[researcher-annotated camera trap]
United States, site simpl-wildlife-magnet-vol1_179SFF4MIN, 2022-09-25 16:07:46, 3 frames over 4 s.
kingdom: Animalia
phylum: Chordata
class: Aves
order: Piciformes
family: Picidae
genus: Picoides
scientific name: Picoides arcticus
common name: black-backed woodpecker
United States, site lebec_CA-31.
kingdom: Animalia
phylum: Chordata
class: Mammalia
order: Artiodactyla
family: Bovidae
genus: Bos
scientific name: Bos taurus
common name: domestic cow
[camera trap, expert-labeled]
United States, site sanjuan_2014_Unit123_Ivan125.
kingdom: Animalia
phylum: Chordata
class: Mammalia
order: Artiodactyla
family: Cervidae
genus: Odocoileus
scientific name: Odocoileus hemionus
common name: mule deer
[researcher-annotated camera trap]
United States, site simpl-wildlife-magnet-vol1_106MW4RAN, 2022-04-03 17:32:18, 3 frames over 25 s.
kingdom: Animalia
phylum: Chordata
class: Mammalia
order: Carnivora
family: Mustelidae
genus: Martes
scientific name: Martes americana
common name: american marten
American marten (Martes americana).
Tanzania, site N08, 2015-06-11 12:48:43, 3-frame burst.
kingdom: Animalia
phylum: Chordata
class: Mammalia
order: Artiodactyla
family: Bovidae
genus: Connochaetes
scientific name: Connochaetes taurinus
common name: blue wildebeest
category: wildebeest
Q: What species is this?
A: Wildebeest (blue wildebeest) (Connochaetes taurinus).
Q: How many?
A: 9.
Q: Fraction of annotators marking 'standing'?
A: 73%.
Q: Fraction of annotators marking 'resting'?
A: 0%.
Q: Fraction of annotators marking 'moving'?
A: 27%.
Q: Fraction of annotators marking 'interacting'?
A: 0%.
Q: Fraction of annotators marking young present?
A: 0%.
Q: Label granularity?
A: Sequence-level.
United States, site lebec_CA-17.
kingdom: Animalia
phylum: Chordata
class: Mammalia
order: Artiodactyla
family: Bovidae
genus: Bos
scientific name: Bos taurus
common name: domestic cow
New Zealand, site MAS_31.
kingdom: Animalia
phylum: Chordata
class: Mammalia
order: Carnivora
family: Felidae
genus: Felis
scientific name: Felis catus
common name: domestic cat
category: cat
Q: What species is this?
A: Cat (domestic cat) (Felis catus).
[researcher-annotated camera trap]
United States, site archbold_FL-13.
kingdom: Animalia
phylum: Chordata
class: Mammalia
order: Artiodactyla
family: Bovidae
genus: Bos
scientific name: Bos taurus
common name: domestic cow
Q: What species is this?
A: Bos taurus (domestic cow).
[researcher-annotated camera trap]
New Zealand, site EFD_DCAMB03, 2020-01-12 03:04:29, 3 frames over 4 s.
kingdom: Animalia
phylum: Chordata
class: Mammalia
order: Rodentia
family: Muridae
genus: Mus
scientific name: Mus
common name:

• • • • •

In full and without error, repeat the material above.

[researcher-annotated camera trap]
United States, site simpl-wildlife-magnet-vol1_179SFF4MIN, 2022-09-25 16:07:46, 3 frames over 4 s.
kingdom: Animalia
phylum: Chordata
class: Aves
order: Piciformes
family: Picidae
genus: Picoides
scientific name: Picoides arcticus
common name: black-backed woodpecker
United States, site lebec_CA-31.
kingdom: Animalia
phylum: Chordata
class: Mammalia
order: Artiodactyla
family: Bovidae
genus: Bos
scientific name: Bos taurus
common name: domestic cow
[camera trap, expert-labeled]
United States, site sanjuan_2014_Unit123_Ivan125.
kingdom: Animalia
phylum: Chordata
class: Mammalia
order: Artiodactyla
family: Cervidae
genus: Odocoileus
scientific name: Odocoileus hemionus
common name: mule deer
[researcher-annotated camera trap]
United States, site simpl-wildlife-magnet-vol1_106MW4RAN, 2022-04-03 17:32:18, 3 frames over 25 s.
kingdom: Animalia
phylum: Chordata
class: Mammalia
order: Carnivora
family: Mustelidae
genus: Martes
scientific name: Martes americana
common name: american marten
American marten (Martes americana).
Tanzania, site N08, 2015-06-11 12:48:43, 3-frame burst.
kingdom: Animalia
phylum: Chordata
class: Mammalia
order: Artiodactyla
family: Bovidae
genus: Connochaetes
scientific name: Connochaetes taurinus
common name: blue wildebeest
category: wildebeest
Q: What species is this?
A: Wildebeest (blue wildebeest) (Connochaetes taurinus).
Q: How many?
A: 9.
Q: Fraction of annotators marking 'standing'?
A: 73%.
Q: Fraction of annotators marking 'resting'?
A: 0%.
Q: Fraction of annotators marking 'moving'?
A: 27%.
Q: Fraction of annotators marking 'interacting'?
A: 0%.
Q: Fraction of annotators marking young present?
A: 0%.
Q: Label granularity?
A: Sequence-level.
United States, site lebec_CA-17.
kingdom: Animalia
phylum: Chordata
class: Mammalia
order: Artiodactyla
family: Bovidae
genus: Bos
scientific name: Bos taurus
common name: domestic cow
New Zealand, site MAS_31.
kingdom: Animalia
phylum: Chordata
class: Mammalia
order: Carnivora
family: Felidae
genus: Felis
scientific name: Felis catus
common name: domestic cat
category: cat
Q: What species is this?
A: Cat (domestic cat) (Felis catus).
[researcher-annotated camera trap]
United States, site archbold_FL-13.
kingdom: Animalia
phylum: Chordata
class: Mammalia
order: Artiodactyla
family: Bovidae
genus: Bos
scientific name: Bos taurus
common name: domestic cow
Q: What species is this?
A: Bos taurus (domestic cow).
[researcher-annotated camera trap]
New Zealand, site EFD_DCAMB03, 2020-01-12 03:04:29, 3 frames over 4 s.
kingdom: Animalia
phylum: Chordata
class: Mammalia
order: Rodentia
family: Muridae
genus: Mus
scientific name: Mus
common name:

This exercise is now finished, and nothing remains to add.